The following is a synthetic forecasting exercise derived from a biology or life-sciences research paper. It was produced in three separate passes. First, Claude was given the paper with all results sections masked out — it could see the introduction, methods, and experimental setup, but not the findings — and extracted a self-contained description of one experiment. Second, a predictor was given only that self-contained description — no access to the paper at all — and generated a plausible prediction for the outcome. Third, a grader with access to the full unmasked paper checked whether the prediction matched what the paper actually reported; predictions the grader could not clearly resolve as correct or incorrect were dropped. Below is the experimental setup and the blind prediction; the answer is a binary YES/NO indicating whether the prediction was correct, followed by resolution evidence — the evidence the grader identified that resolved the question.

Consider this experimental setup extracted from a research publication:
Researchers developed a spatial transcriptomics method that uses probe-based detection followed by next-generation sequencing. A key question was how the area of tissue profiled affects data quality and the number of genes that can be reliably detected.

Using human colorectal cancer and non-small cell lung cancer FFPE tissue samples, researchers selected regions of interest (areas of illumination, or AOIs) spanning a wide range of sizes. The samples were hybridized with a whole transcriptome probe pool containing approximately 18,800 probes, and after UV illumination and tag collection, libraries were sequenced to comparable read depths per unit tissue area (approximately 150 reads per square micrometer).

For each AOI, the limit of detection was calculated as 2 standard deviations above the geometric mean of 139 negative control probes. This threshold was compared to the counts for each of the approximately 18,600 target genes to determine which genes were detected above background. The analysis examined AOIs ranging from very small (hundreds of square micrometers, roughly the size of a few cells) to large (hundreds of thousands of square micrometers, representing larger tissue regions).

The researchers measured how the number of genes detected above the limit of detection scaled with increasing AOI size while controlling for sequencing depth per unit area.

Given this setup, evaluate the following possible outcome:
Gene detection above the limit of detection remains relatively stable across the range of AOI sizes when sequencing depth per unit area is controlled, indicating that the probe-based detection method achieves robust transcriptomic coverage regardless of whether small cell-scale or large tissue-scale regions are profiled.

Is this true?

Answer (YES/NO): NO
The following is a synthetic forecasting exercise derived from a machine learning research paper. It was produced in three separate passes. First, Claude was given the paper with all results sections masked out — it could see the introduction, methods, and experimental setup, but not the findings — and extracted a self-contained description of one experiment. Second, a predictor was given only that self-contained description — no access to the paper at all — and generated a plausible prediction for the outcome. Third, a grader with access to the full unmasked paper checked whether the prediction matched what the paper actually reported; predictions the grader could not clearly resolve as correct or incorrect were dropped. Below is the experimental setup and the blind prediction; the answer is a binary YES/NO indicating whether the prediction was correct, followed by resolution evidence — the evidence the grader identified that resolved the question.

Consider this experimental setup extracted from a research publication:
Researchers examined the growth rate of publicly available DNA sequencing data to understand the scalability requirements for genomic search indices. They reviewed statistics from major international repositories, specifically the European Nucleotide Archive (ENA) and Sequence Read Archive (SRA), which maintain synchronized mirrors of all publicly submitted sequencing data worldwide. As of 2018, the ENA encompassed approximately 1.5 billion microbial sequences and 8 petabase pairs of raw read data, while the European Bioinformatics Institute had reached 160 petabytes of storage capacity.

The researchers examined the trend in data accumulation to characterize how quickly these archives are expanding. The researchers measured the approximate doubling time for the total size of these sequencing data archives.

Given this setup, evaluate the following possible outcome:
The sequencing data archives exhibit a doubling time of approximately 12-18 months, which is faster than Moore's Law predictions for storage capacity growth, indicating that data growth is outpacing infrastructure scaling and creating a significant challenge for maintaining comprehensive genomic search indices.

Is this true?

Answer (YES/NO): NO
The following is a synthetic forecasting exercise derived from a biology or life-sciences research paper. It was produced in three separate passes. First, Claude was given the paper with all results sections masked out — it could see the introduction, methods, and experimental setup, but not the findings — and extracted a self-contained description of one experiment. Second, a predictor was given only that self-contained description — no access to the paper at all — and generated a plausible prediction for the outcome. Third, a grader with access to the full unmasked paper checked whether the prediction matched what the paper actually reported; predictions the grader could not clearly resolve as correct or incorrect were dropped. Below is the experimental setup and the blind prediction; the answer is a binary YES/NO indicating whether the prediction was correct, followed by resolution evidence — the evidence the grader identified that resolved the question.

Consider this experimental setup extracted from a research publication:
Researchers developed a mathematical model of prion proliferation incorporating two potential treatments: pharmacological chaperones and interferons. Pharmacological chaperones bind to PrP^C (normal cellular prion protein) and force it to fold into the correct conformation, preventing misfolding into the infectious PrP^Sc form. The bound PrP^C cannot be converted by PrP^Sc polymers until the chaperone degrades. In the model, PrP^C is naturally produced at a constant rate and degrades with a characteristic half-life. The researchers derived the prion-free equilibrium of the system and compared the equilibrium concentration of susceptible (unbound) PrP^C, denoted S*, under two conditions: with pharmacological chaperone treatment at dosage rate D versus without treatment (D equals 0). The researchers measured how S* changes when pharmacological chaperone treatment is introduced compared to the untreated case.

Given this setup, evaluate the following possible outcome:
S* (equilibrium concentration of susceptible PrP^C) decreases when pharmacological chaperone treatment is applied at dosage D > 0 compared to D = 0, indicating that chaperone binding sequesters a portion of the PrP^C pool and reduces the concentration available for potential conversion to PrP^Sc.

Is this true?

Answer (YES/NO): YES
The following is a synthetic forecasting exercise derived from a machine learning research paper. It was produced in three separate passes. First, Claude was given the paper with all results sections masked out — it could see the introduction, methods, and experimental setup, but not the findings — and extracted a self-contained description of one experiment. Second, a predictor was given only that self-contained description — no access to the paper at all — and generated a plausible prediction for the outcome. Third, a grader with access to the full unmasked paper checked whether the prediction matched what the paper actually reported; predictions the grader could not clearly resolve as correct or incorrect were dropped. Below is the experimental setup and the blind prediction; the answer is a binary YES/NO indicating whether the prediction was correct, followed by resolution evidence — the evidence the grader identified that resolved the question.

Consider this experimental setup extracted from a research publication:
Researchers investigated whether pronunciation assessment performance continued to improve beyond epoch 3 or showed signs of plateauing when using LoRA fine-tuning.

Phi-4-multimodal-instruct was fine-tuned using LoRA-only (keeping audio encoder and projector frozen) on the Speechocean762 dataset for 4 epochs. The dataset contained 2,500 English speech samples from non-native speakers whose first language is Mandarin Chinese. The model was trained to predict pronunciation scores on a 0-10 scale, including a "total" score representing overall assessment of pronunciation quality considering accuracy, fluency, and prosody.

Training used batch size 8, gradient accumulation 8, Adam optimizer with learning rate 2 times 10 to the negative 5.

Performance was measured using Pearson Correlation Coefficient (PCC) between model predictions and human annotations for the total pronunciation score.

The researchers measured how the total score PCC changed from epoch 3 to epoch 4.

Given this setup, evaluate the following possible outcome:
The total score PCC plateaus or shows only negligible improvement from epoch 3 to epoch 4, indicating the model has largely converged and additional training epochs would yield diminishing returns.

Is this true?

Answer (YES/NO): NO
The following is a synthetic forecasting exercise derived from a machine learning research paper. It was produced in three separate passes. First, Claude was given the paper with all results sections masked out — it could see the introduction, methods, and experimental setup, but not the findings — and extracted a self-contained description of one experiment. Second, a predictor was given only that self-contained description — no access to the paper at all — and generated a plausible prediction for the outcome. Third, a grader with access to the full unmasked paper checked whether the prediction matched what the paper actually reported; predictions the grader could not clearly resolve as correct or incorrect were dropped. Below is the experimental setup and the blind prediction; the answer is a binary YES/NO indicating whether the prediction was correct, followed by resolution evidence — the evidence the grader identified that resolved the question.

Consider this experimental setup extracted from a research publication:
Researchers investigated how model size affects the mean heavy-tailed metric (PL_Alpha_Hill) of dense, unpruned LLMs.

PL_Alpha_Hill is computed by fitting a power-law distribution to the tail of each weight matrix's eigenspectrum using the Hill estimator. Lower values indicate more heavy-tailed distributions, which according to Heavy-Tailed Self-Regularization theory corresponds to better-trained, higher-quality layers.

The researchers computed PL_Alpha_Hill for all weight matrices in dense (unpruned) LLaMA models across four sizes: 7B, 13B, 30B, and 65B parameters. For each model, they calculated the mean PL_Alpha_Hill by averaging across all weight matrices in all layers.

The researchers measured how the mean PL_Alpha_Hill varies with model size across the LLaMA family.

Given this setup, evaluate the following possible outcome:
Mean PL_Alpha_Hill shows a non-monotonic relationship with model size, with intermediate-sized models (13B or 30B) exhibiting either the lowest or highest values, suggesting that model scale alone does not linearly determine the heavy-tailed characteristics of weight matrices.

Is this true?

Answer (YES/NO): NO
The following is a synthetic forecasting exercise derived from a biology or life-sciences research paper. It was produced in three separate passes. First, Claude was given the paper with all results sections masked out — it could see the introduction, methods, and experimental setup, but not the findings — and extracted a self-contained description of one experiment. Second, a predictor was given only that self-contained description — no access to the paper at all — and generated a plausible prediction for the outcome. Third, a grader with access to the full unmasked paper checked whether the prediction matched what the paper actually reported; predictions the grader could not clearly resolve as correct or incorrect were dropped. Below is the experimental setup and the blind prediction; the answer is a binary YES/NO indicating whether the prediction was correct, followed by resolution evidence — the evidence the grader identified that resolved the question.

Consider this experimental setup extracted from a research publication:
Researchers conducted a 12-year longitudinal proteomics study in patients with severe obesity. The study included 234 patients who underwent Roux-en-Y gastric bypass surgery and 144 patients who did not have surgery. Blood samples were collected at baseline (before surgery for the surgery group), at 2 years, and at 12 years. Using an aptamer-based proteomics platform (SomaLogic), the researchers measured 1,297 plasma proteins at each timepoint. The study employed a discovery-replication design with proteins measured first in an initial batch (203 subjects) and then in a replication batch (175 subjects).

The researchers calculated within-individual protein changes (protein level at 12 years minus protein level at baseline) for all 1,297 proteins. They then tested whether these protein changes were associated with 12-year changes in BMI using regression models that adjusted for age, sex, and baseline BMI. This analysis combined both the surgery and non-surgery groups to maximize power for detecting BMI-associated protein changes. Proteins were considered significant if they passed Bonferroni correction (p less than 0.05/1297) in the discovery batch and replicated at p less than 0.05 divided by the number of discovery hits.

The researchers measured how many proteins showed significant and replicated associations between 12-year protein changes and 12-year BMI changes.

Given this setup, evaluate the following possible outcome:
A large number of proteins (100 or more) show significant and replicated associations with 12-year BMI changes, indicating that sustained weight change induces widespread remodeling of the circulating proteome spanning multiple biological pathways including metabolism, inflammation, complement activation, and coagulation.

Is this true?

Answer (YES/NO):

○ ○ ○

▸ **What is being asked**: Filter the data above down to lines with the word "unit", and copy them.

▸ **Problem solution**:
Using human colorectal cancer and non-small cell lung cancer FFPE tissue samples, researchers selected regions of interest (areas of illumination, or AOIs) spanning a wide range of sizes. The samples were hybridized with a whole transcriptome probe pool containing approximately 18,800 probes, and after UV illumination and tag collection, libraries were sequenced to comparable read depths per unit tissue area (approximately 150 reads per square micrometer).
The researchers measured how the number of genes detected above the limit of detection scaled with increasing AOI size while controlling for sequencing depth per unit area.
Gene detection above the limit of detection remains relatively stable across the range of AOI sizes when sequencing depth per unit area is controlled, indicating that the probe-based detection method achieves robust transcriptomic coverage regardless of whether small cell-scale or large tissue-scale regions are profiled.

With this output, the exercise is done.